[Start of Attachment]

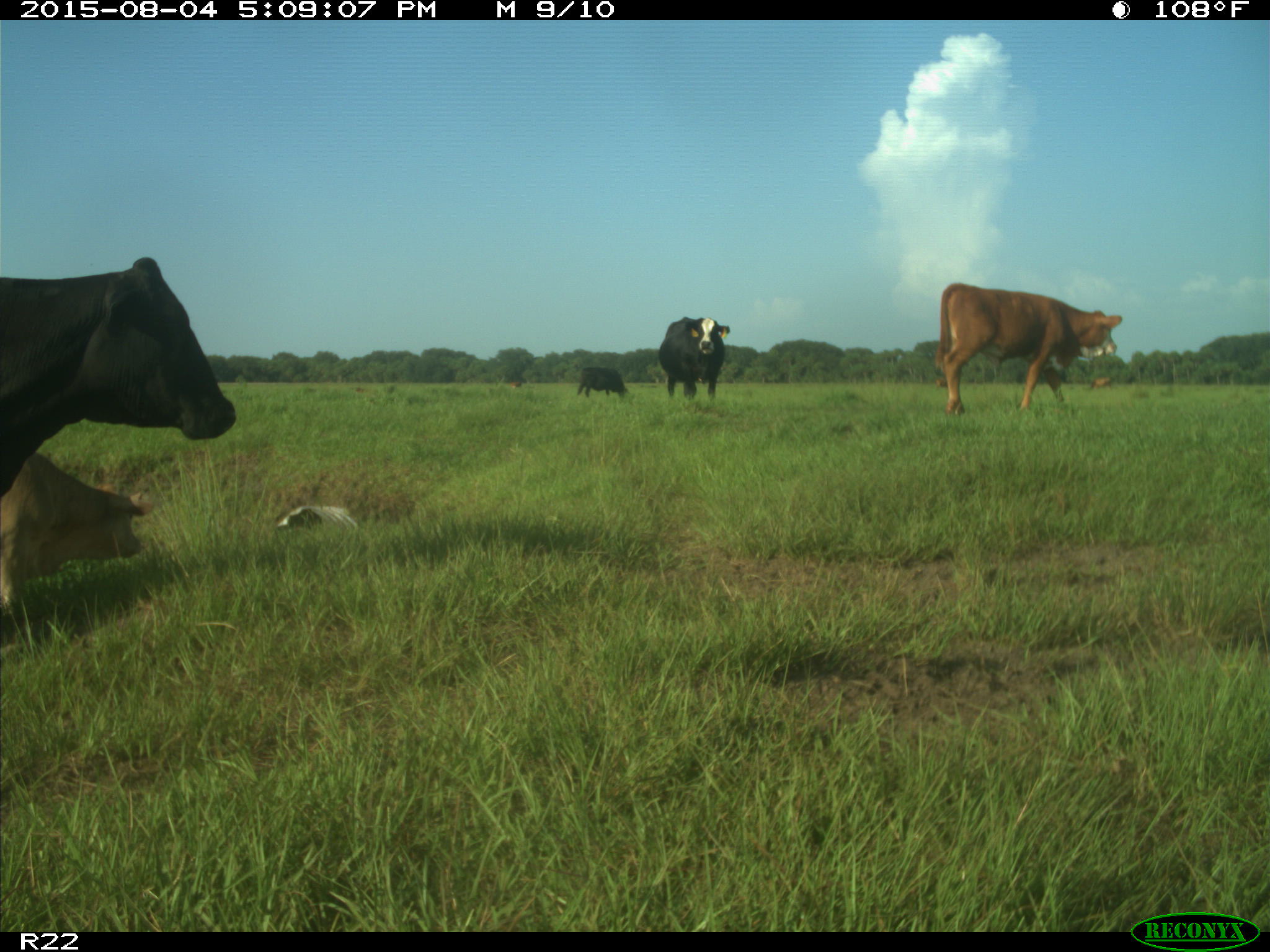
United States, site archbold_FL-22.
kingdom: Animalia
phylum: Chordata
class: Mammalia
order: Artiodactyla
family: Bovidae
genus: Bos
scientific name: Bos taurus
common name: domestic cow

[End of Attachment]

:: Your objective ::
Write out once more the lines above beginning at the line with "phylum: Chordata"; continue through the final line and stop there.

:: Solution ::
phylum: Chordata
class: Mammalia
order: Artiodactyla
family: Bovidae
genus: Bos
scientific name: Bos taurus
common name: domestic cow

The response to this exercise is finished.